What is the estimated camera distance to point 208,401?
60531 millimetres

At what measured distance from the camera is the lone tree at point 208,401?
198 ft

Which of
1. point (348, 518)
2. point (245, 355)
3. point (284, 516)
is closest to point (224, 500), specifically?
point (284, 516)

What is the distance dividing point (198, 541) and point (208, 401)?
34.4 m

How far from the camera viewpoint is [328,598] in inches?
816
--
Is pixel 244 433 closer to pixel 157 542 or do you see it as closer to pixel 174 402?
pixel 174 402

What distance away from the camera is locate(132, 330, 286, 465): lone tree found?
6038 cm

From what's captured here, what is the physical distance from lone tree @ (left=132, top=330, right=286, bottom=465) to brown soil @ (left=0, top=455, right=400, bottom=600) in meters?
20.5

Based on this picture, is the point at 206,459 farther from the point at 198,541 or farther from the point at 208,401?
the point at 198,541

Aim
Pull out every line of the items above that contains the word "camera" and copy each of those lines unchanged. Matching is case-sensitive.

Exercise answer
What is the estimated camera distance to point 208,401?
At what measured distance from the camera is the lone tree at point 208,401?
How far from the camera viewpoint is [328,598] in inches?
What distance away from the camera is locate(132, 330, 286, 465): lone tree found?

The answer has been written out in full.